Konservative Therapie:

Ein nicht symptomatischer Bandscheibenvorfall muss nicht behandelt werden. Ein Bandscheibenvorfall, der relevante Beschwerden hervorruft, allerdings noch keine alltagsrelevanten akuten Muskellähmungen hervorruft, sollte zunächst konservativ behandelt werden.
Die konservative Therapie beinhaltet eine entlastende Lagerung in der Akutphase, eine optimale Schmerzmedikation, vorsichtige Physiotherapie, kurzzeitig ggf. ein Sportverbot. Nervennahe Injektionen (PRT=periradikuläre Therapie) werden im klinischen Alltag häufig durchgeführt.
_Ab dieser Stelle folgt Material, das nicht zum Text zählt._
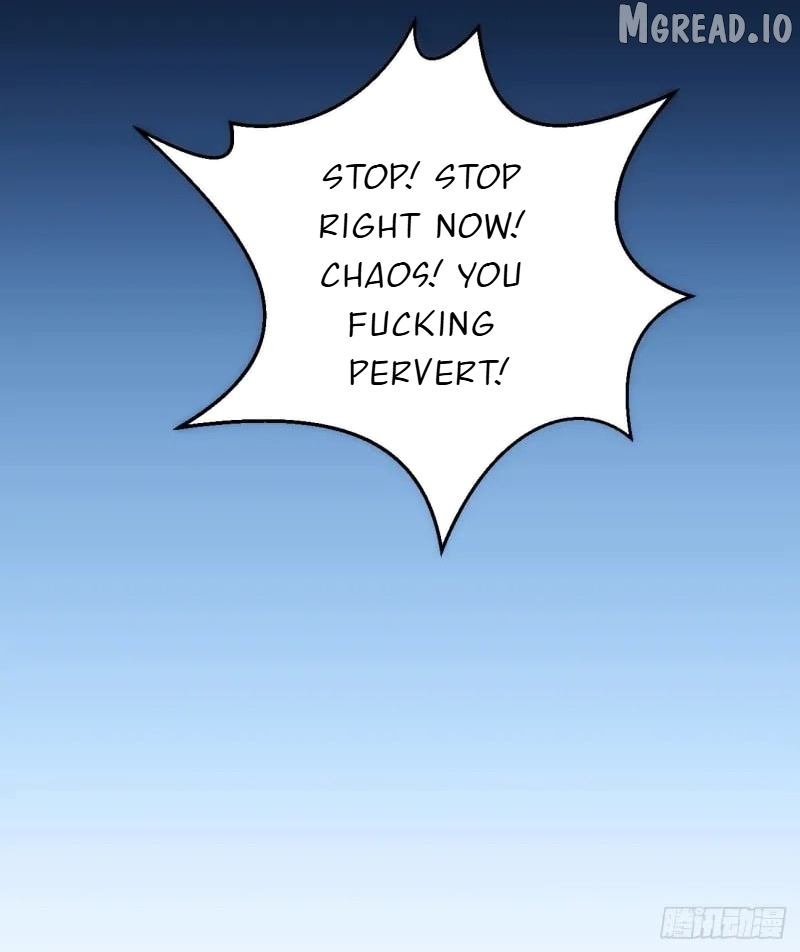 My Own Evil God Chapter 5 - page 49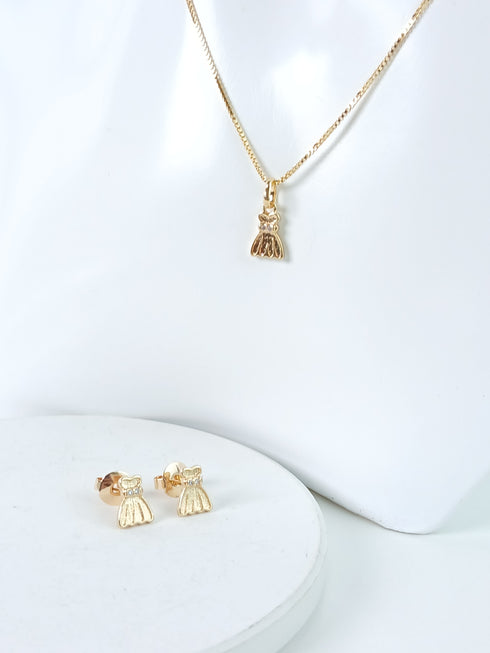 キッズプリンセスセット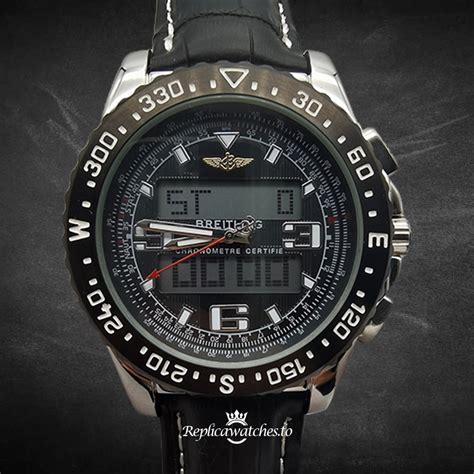 breitling airwolf replica watches|breitling watch serial number lookup.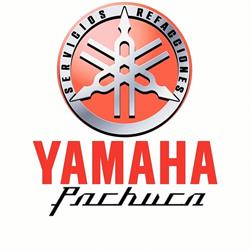 Yamaha Pachuca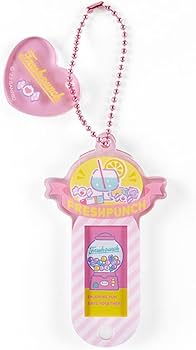 フレッシュパンチ サンリオ 便箋 サンリオ☆ フレッシュパンチのレター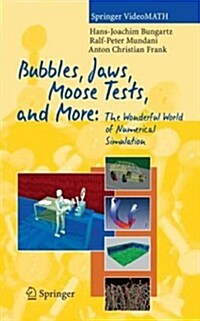 Bubbles, Jaws, Moose Tests, And More (VHS)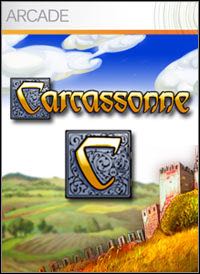 Carcassonne - Microsoft Xbox One video game collectible - Main Image 1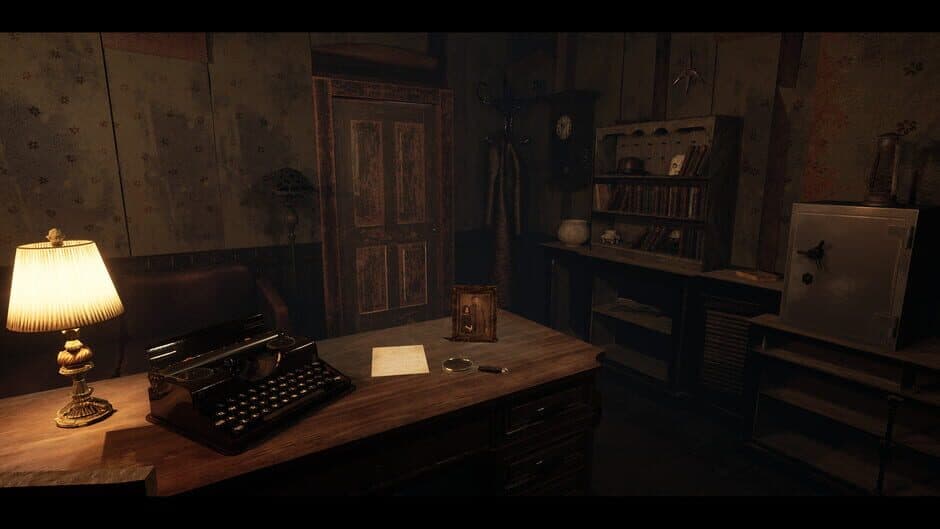 Charon's Staircase screenshot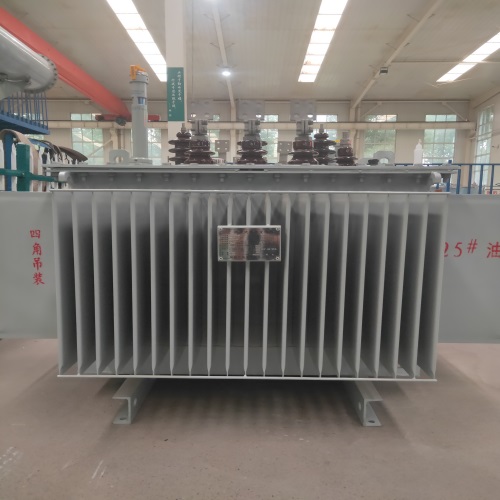 屏南sh15-315KVA非晶合金变压器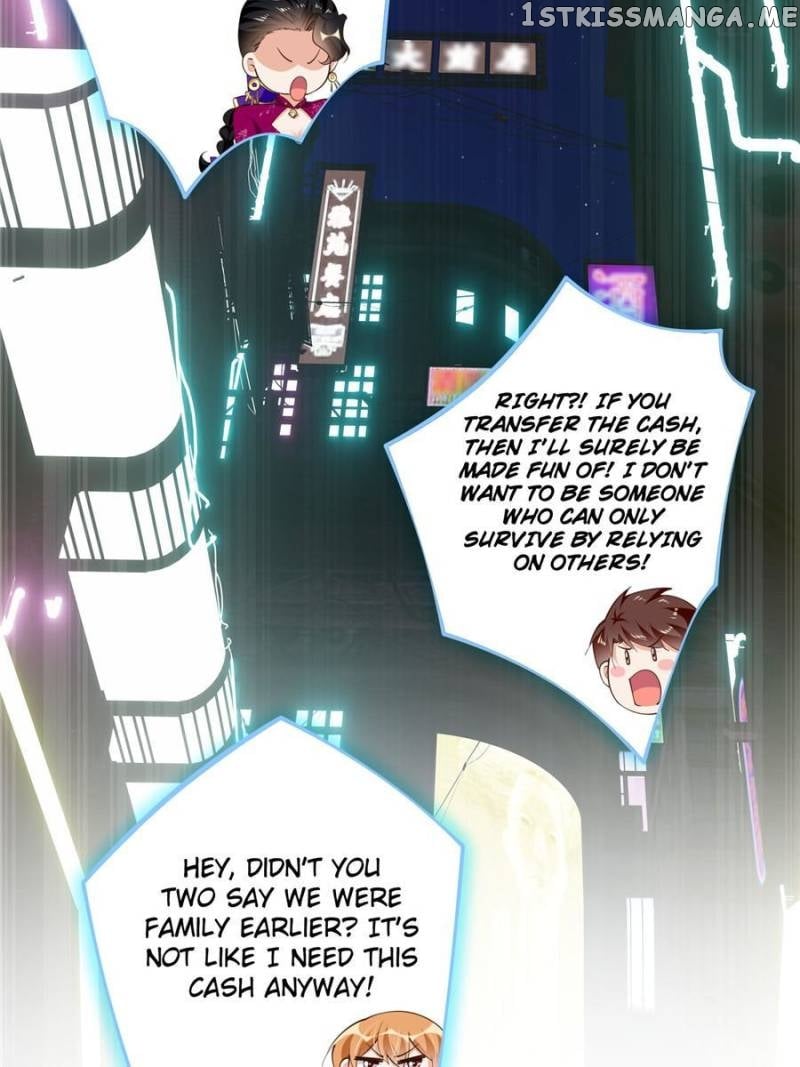 Reincarnation Of The Businesswoman At School Chapter 133 - page 42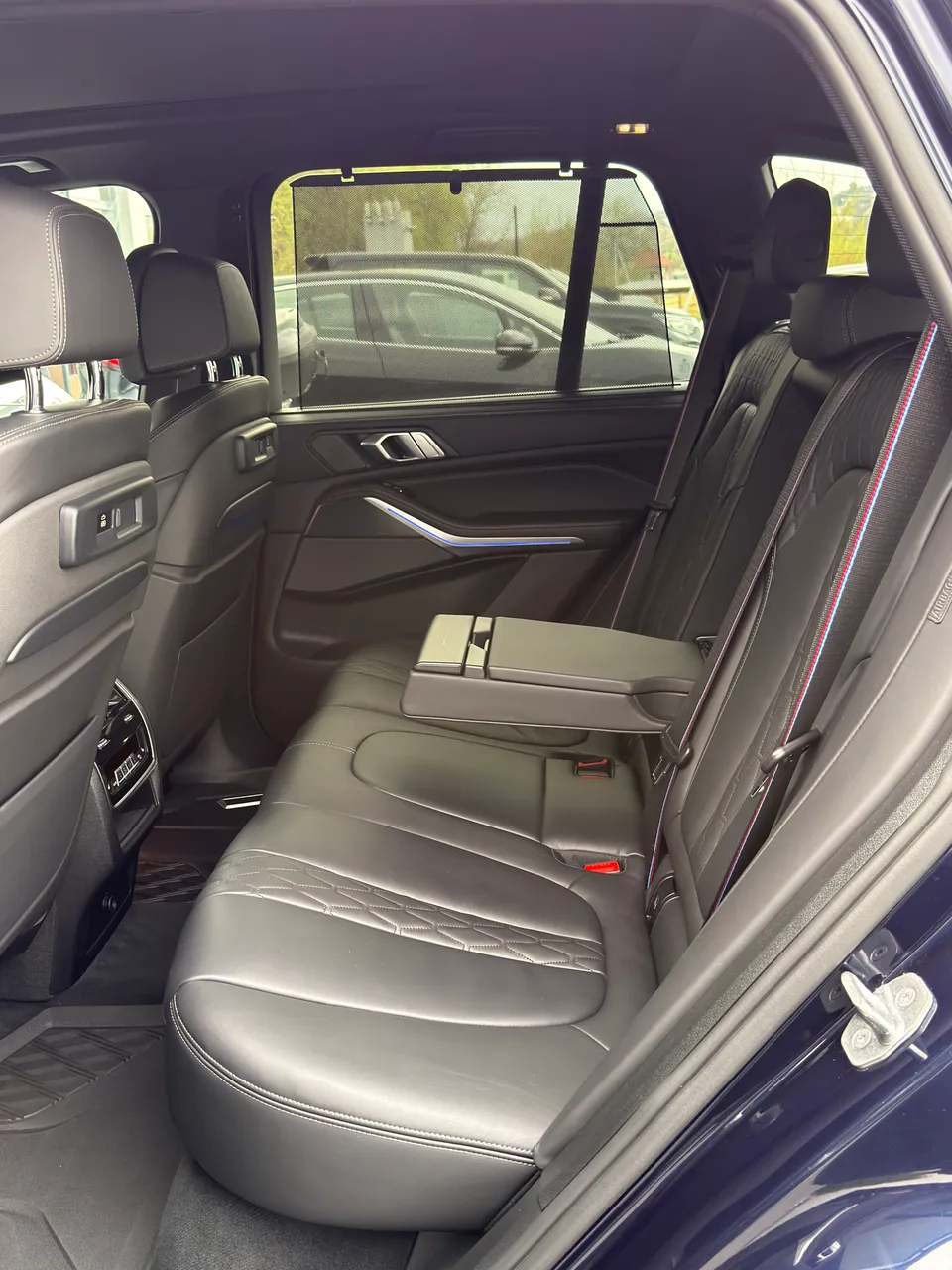 BMW X5 - фото 22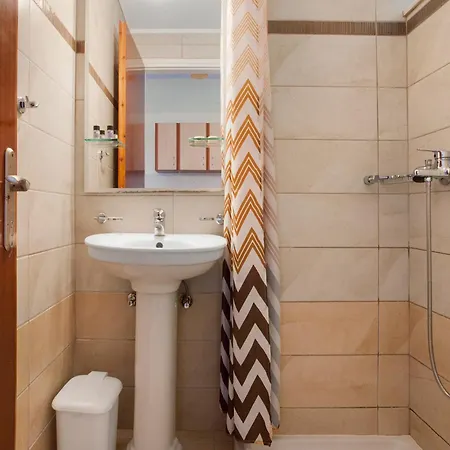 Zante View Family 4 * Tsilivi (Zakynthos)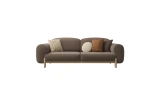 Bohemia 3-Seater Sofa Bed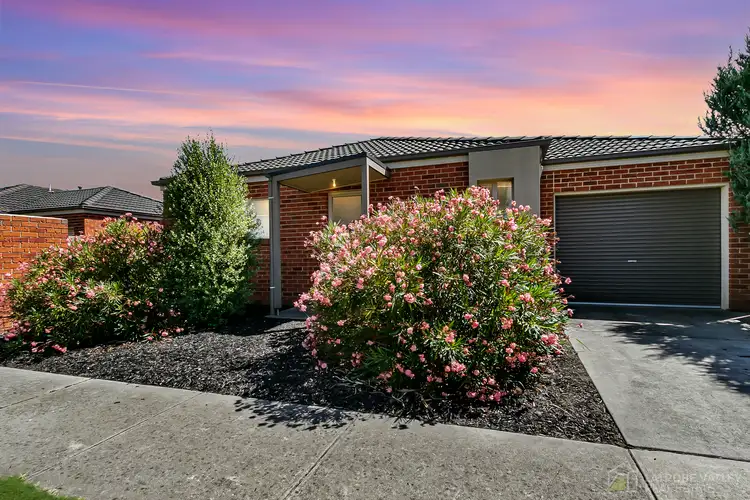 Main view of Homely unit listing, 1/44 Donegal Avenue, Traralgon VIC 3844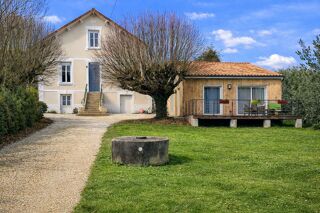  Maison � vendre 7 pi�ces 163 m�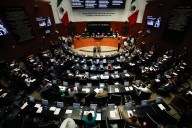 Aprueba Senado minuta de Ley de Ingresos 2026 por más de 10 billones de pesos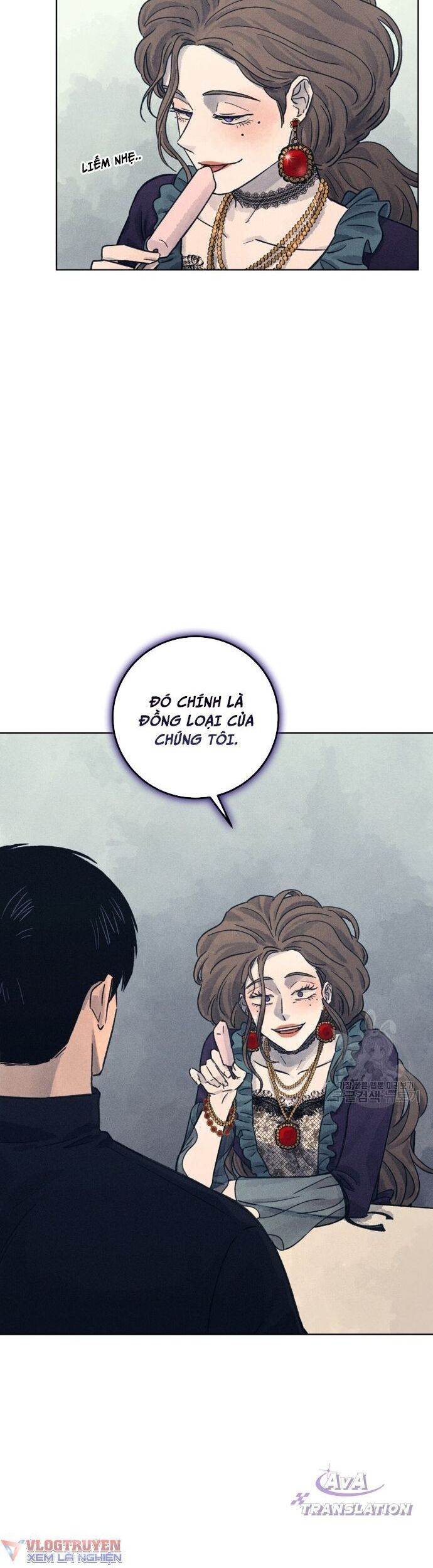 Phỏng Vấn Sát Nhân - Chapter 25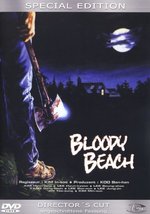 Film: Bloody Beach [SE] [DC]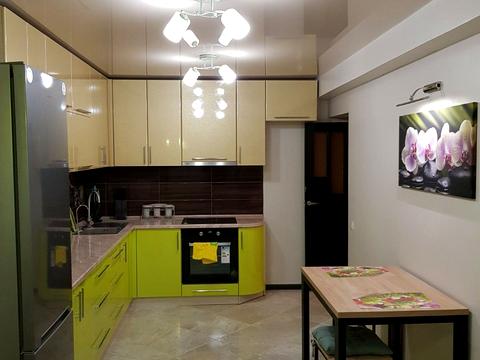 квартира за адресою Харків, Барабашова вул., 30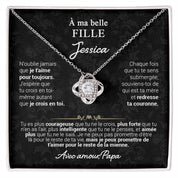 À ma Belle Fille
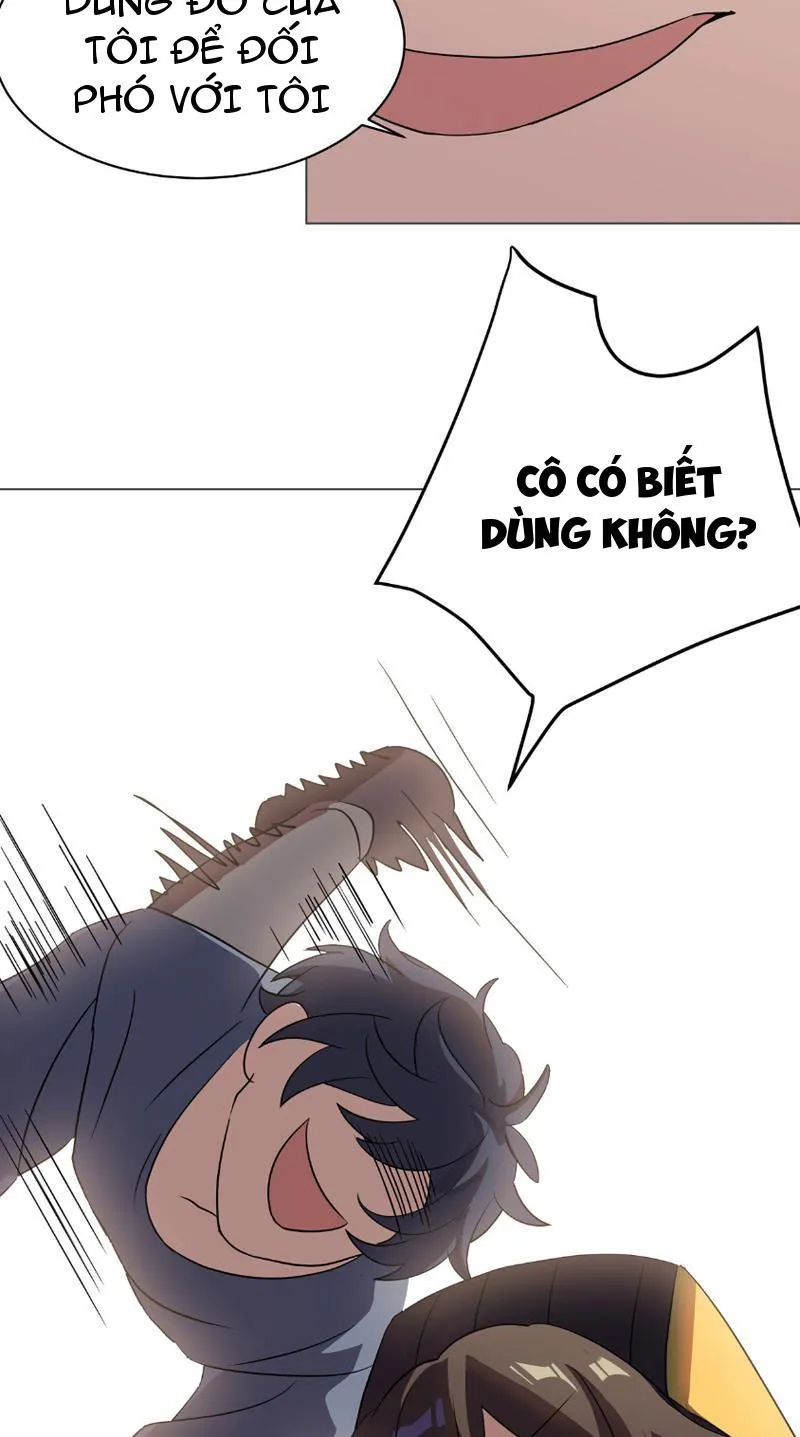 Dị giới đạo pháp triệu hoán sư Chap 5 - Next Chap 6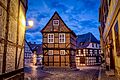 Finkenherd 3 in Quedlinburg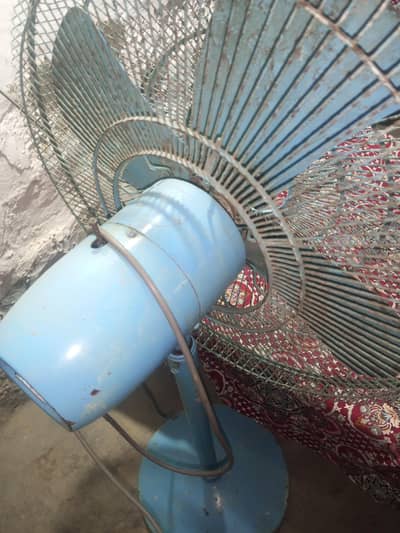 2 fans for sale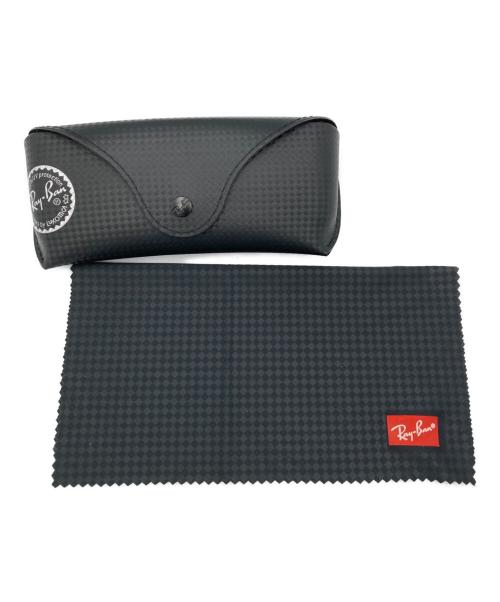 RAY-BAN（レイバン）RAY-BAN (レイバン) サングラス グリーン サイズ:61ロ13の古着・服飾アイテム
Wenn die Akutphase vorüber ist, stehen Bewegung und Kräftigung der Rumpf-stabilisierenden Muskulatur im Vordergrund. Konservative Therapiemaßnahmen sollten innerhalb von 6-8 Wochen zu einer Besserung führen.
70 bis 90% der Bandscheibenvorfälle können erfolgreich konservativ behandelt werden.

Operative Therapie

Mikrochirurgische OP

Führen konservative Maßnahmen nicht zu einer zufriedenstellenden Besserung, so liegt eine relative Indikation zur OP vor. Liegt eine frische, alltagsrelevante Muskellähmung vor, sollte eine zeitnahe OP erfolgen. Das Grundprinzip besteht darin, über einen mikrochirurgischen Zugang in den Wirbelkanal einzugehen und dort den Bandscheibenvorfall unter Nutzung des OP-Mikroskopes zu entfernen. Somit wird die gedrückte Nervenwurzel mechanisch  entlastet und kann mit ihrem Erholungsprozess beginnen. Ob die Nervenwurzel sich vollständig wieder erholt oder ob ein Rest an Beschwerden verbleibt (z.B. ein Taubheitsgefühl im Bein oder eine Muskelschwäche), kann im Einzelfall nicht vorhergesagt werden, ebenso wie der zeitliche Verlauf der Erholung. Als gesichert gilt allerdings, dass das Ausmaß des Drucks auf eine Nervenwurzel (nicht gleichzusetzen mit der Größe eines Bandscheibenvorfalles im MRT) und die Dauer, über die die Nervenwurzel gedrückt war, Einfluss auf den Erholungsprozess haben.

Analoges gilt für die Halswirbelsäule.